I successi della Blitzkrieg infatti non furono merito del presunto genio strategico di Hitler, ma interamente dei suoi generali – Guderian e Rommel in particolare – che disattesero o ignorarono gli ordini di arresto fino a Dunkerque, quando non poterono evitarlo. L’unico comando di Hitler, capo supremo dell’esercito dal 1938, a venir ottemperato dai sottoposti è stato dunque un madornale errore. Con la conquista del Lebensraum inizia la germanizzazione ad est e il genocidio: il “lasciar morire” per fame le popolazioni autoctone depredandole di ogni risorsa alimentare, diventa dall’estate del 1941, dopo l’attacco all’URSS, “far morire”, e infine, dopo l’attivazione degli Einsatzgruppen sul territorio, “uccidere”.

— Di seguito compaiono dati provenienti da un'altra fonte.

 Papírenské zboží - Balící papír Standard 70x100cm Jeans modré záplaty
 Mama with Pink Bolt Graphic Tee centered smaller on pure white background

Tra il 1942 e il 1943 però le sorti del conflitto si ribaltano, la Fortezza Europa perde un pezzo dopo l’altro. Il 1944 vede lo sbarco delle forze alleate in Normandia ma soprattutto l’accerchiamento di Minsk da parte dell’Armata Rossa e la cattura di più di 200.000 soldati tedeschi: l’esercito dell’Est ha finito di esistere. Eppure, evidenziano Chapoutot e Ingrao, “il 50 % dei soldati destinati a morire in questa guerra dalla parte tedesca non sono ancora morti […] milioni di uomini adotteranno su vasta scala comportamenti generalizzati improntati al combattimento suicida per Hitler, per il nazismo e il Terzo Reich”: tra il ’44 e il ’45 infatti, due milioni e mezzo di soldati tedeschi moriranno in combattimento, in numero pari ai caduti dei cinque anni precedenti.

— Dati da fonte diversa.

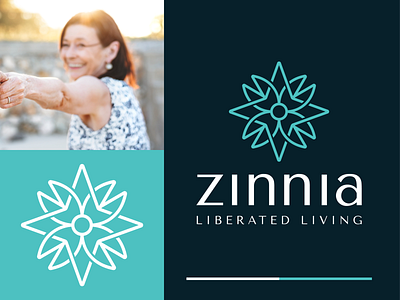 zinnia beauty flower home house identity icon living logo brand mandala nature petal real estate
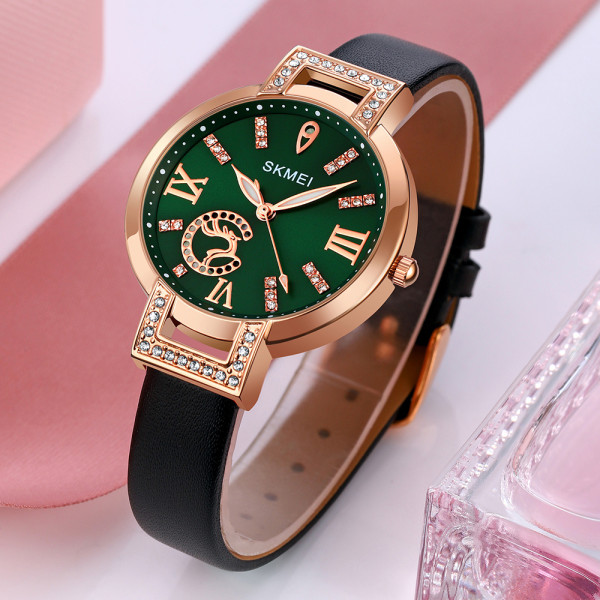 Женские классические часы Skmei 1977GNBK Green-Black с кожаным корешком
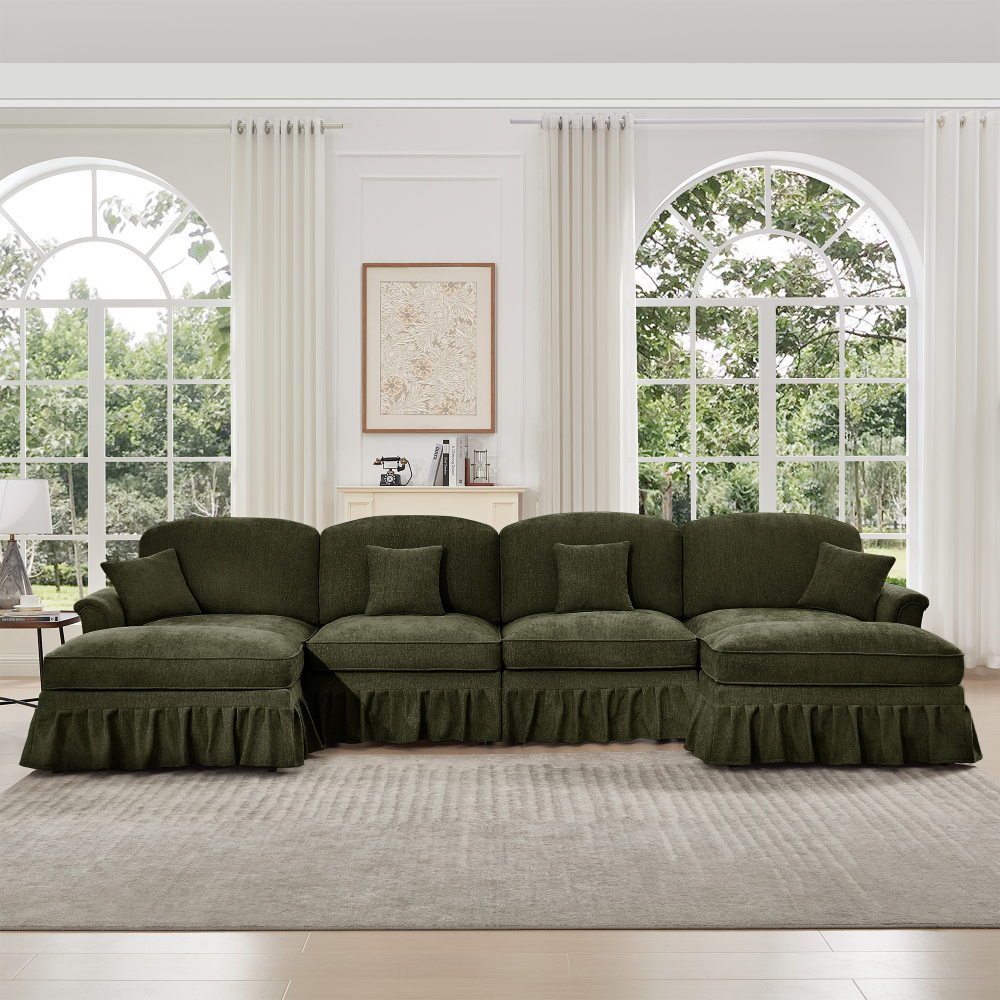 Classic Green Chenille U-Shaped Modular Sectional Sofa with Removable Ruffle Skirt & Flared Arms
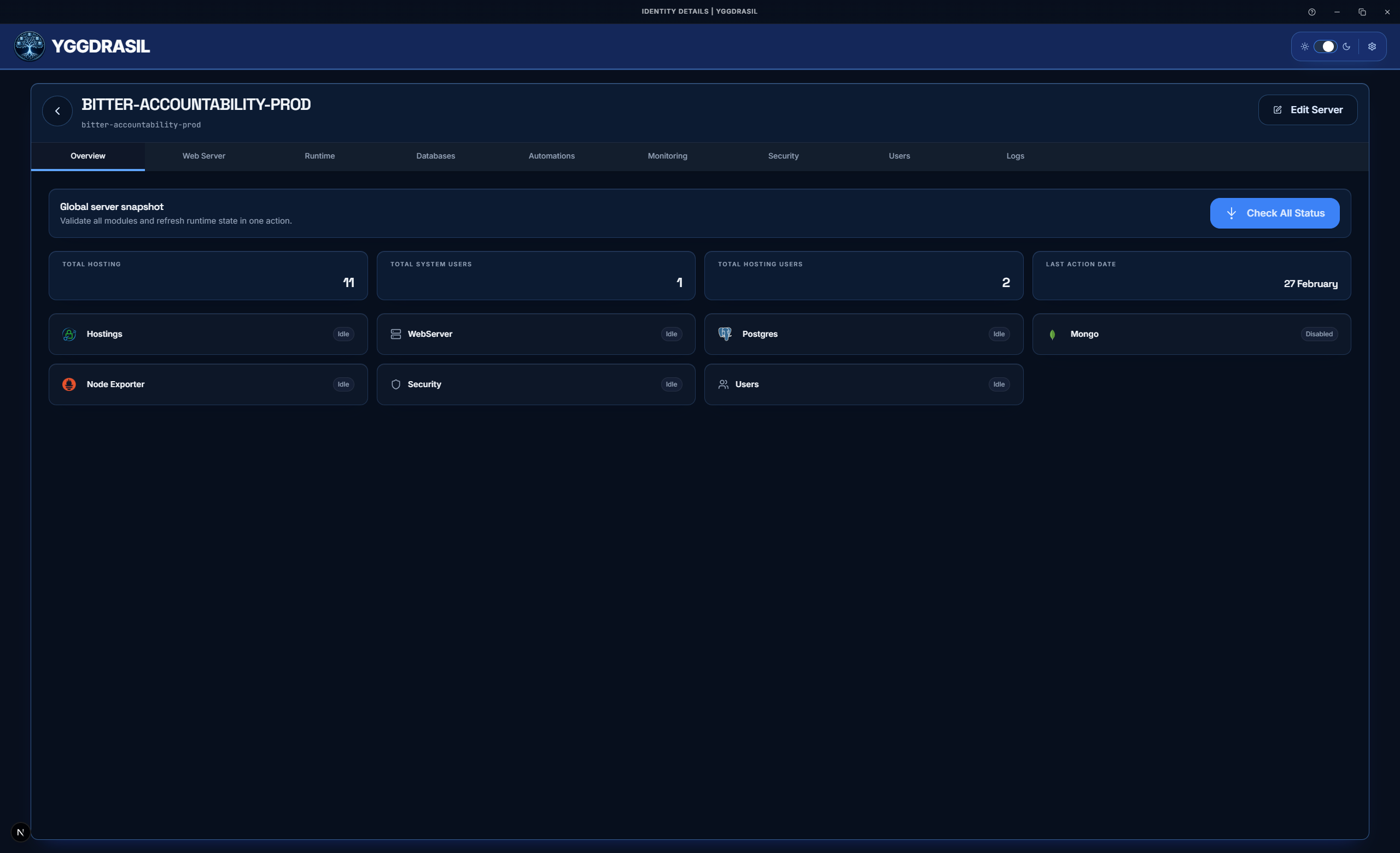 Yggdrasil Overview module screenshot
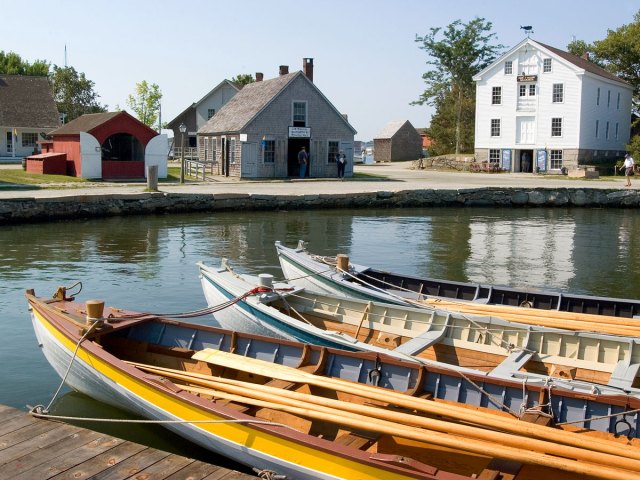 Row boats docked in harbor of Mystic, Connecticut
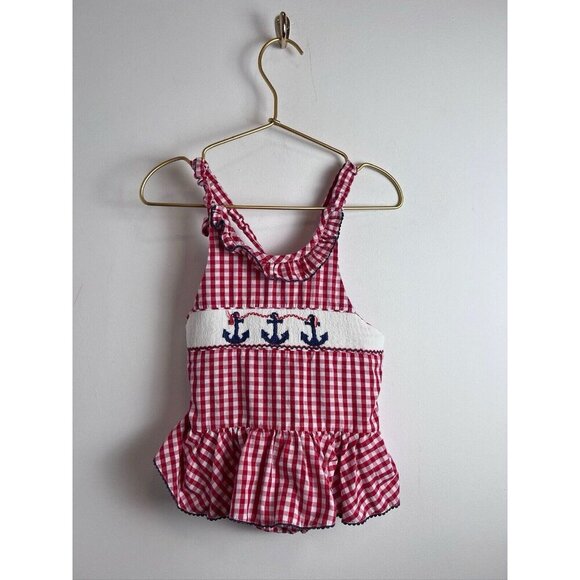 Silly Goose Romper One Piece w/Ruffles Nautical Smocked Red Gingham 4t - Picture 1 of 9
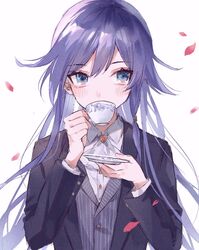  azuki_3693 bad_source blue_eyes blue_hair blush cherry_blossoms collared_shirt female fu_hua grey_hair highres holding honkai_(series) honkai_impact_3rd jacket long_hair long_sleeves looking_at_viewer petals rose_petals shirt simple_background solo upper_body white_background white_shirt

È proprio dal 1944, quando le cose vanno peggio per il Reich, che l’ossessione antisemita nazista spinge al massimo il massacro e il genocidio degli ebrei: “Con le spalle al muro non si può tornare indietro, abbiamo bruciato le nostre navi e alle nostre spalle c’è il mare” – annoterà Goebbels nel suo diario. Nel frattempo Hitler si rinserra nel bunker a dirigere plotoni inesistenti per difendere Berlino. Il suo suicidio, il 30 aprile del 1945 – non a caso Walpurgisnacht – viene presentato alla radio tedesca come la morte eroica di un soldato caduto con le armi in pugno contro il bolscevismo. Il nuovo cancelliere Goebbels lo segue poche ore dopo con tutta la famiglia e sarà l’ammiraglio Karl Dönitz ad ereditare l’ingrato compito di firmare la resa incondizionata alle forze alleate. Hitler ha voluto, fino alle ultime ore, trasmettere in eredità ai posteri un mito organizzato con cura da anni, come i progetti faraonici per gli edifici del Reich millenario commissionati ad Albert Speer in modo che, se distrutti, sembrassero false rovine romane: “Voleva foggiare la propria morte e la propria memoria mediante rovine peculiari e prefabbricate”.

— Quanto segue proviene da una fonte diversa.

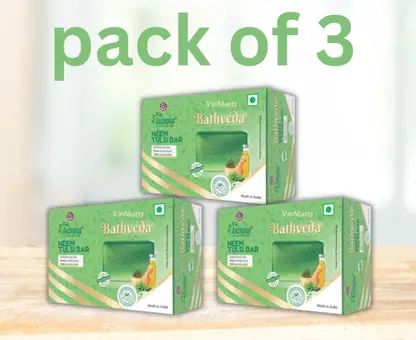 Bathveda Neem Tulsi Bar - Pack of 3 (VinMarts)
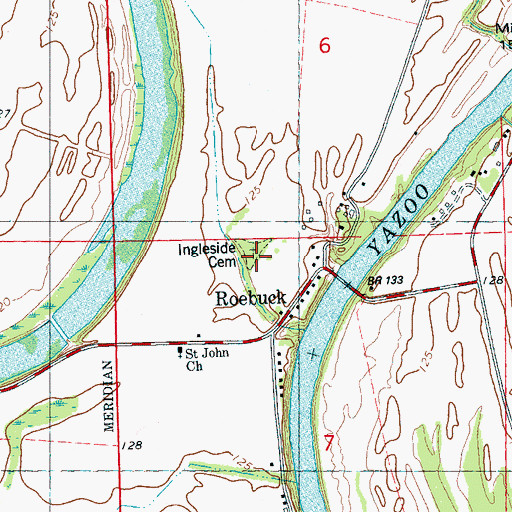 Topographic Map of Saint Paul Cemetery, MS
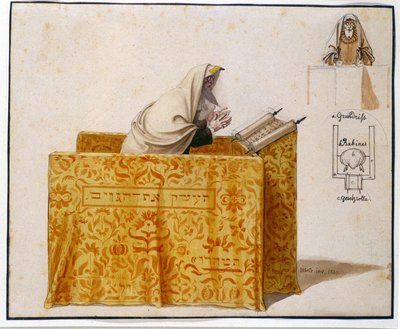 Rabbin dans une synagogue, dessin par Hieronymus Hess (1799 - 1850), projet pour figurine. (JM 1190) Musée juif de Bâle, Suisse. - Hieronymus Hess
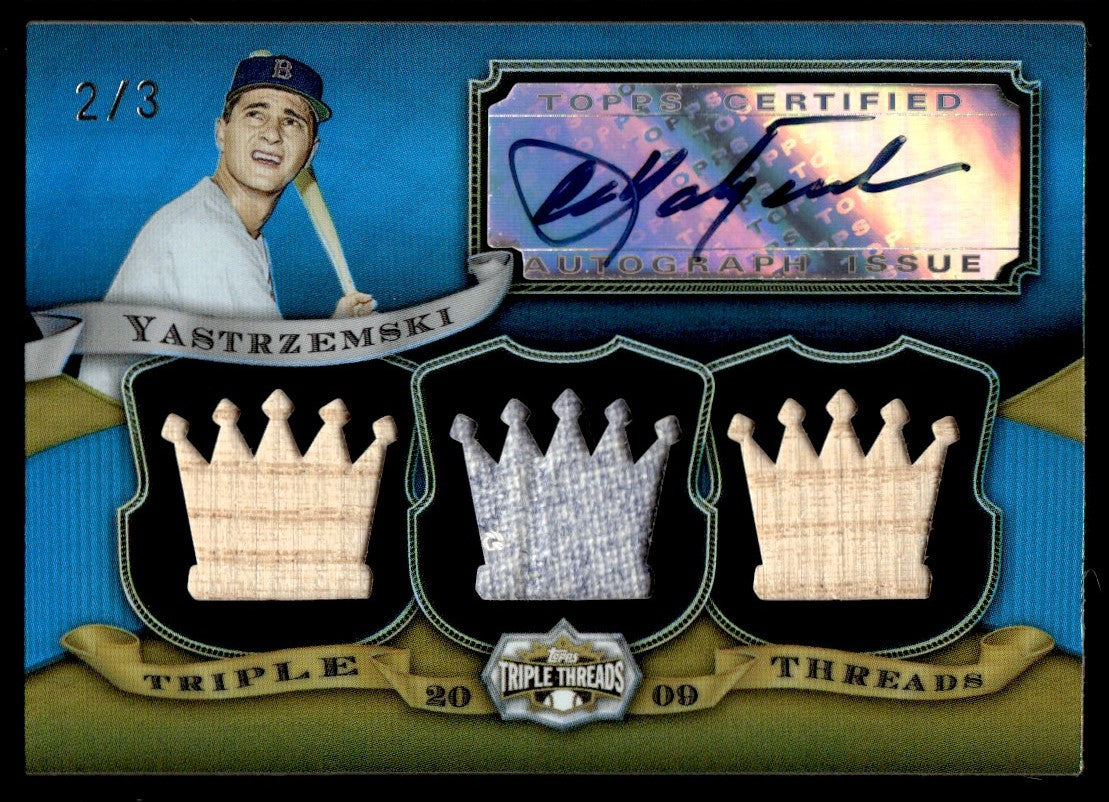 2009 Triple Threads Carl Yastrzemski Triple Patch Auto Game-Used /3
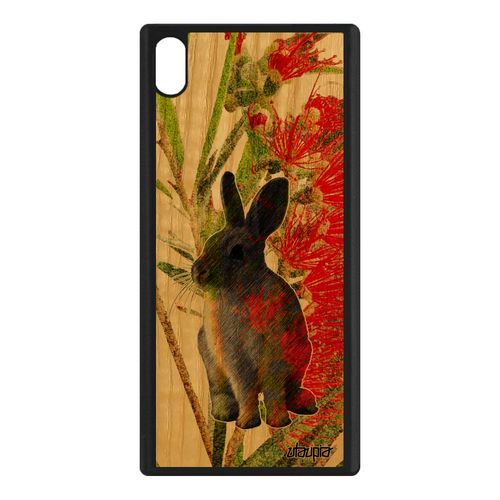 Coque Lapin Sony Xperia Xa1 Ultra En Bois Silicone Portable Fleurs Case Animaux Telephone Nature Design Animal Lapine De Paques Vert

Proprio contro la prefabbricazione di questo mito nefasto – ultima ambizione di Hitler e Goebbels – il lavoro dello storico è indispensabile, per ristabilire la verità contro i negazionismi sempre pronti a tentare di cancellare o minimizzare i crimini nazisti, e per smontare pezzo per pezzo il mito personale di Hitler, svelando la natura puramente congiunturale del suo temporaneo successo, nient’affatto dovuta a eccezionalità, onnipotenza o genialità. Questo libro ci riesce egregiamente.